Com excepção das pronúncias no âmbito do processo, Sérgio Moro não fala publicamente sobre a Lava Jato. Mas não se tem coibido de discorrer sobre o tema da corrupção: ultimamente, tem falado longamente sobre a operação anticorrupção Mãos Limpas que varreu a Itália durante a década de 90. O juiz de Curitiba tornou-se um estudioso desse processo, que conhece até ao mais ínfimo pormenor: tudo começou, como no Brasil, com as revelações de um delator, que viriam a contribuir para a dedução de quase 3000 acusações, contra empresários e parlamentares, incluindo quatro antigos primeiroministros. Numa palestra promovida
pelo Instituto dos Advogados do Paraná, no fim de Julho, Moro criticou o desfecho da megaoperação italiana, classificando as penas aplicadas nessa altura como demasiado ligeiras para a gravidade dos crimes. “Muitos dos que foram condenados e tinham grande responsabilidade acabaram cumprindo penas desproporcionais, como prestação de serviço ou prisão domiciliária. Não que eu defenda que a justiça seja implacável, mas tem de guardar uma certa proporcionalidade em cada crime”, considerou. Numa altura em que cada palavra de Moro é objecto de análise quase científica em busca de pistas sobre o processo da Lava Jato, a posição provocou calafrios em muitos dos suspeitos — os que já foram acusados e os que admitem poder vir a sê-lo em breve.
Menos mediáticos do que Sérgio Moro, outros nomes têm responsabilidades acrescidas na investigação. Na linha da frente estão o procurador Carlos Fernandes Lima, que estabelece as directrizes do Ministério Público Federal e concentra a “pasta” das delações, e o procurador Deltan Dallagnol, o coordenador da “força-tarefa” (a designação dos brasileiros para task force) da Lava Jato em Curitiba. Constituída em Abril de 2014, depois da primeira fase da operação policial, a “força-tarefa” já viu a sua missão prorrogada duas vezes e agora trabalha sem prazo. O seu trabalho resultou na abertura de mais de 20 acções penais, todas sob a responsabilidade do juiz Sérgio Moro, com mais de uma centena de arguidos.
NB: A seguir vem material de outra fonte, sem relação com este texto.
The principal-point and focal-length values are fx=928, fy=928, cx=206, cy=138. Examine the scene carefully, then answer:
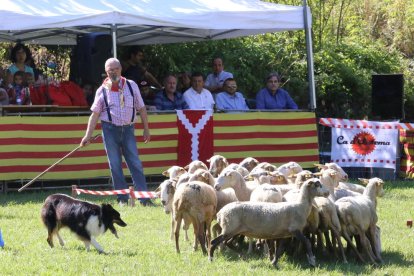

Apesar de Sérgio Moro receber incomensuravelmente mais elogios do que críticas, o trabalho do juiz federal também tem os seus detractores — sobretudo advogados que contestam o alegado abuso da prisão preventiva, as tácticas empregues para pressionar suspeitos a firmar acordos de delação premiada ou a sua aparente tendência centralizadora das diferentes acções do processo.


Mais incisivo, o coordenador da federação Nacional dos Petroleiros, Emanuel Cancella, assinou um artigo de opinião, publicado por vários órgãos brasileiros, onde põe em causa a independência do juiz federal e a sua legitimidade enquanto titular dos processos em curso. “A esposa do juiz Sérgio Moro, que está à frente da operação Lava Jato, advoga para o PSDB do Paraná e para multinacionais do petróleo. A denúncia foi publicada no WikiLeaks”, refere o sindicalista, para quem os “principais interessados” e “grandes beneficiados” com a investigação são, precisamente, o partido social-democrata, maior força de oposição, e as petrolíferas estrangeiras interessadas numa eventual privatização da Petrobras. “A sociedade não deve nenhum respeito a um juiz que extrapola as suas funções e, sem nenhuma base jurídica, destrata a autoridade máxima do país”, conclui.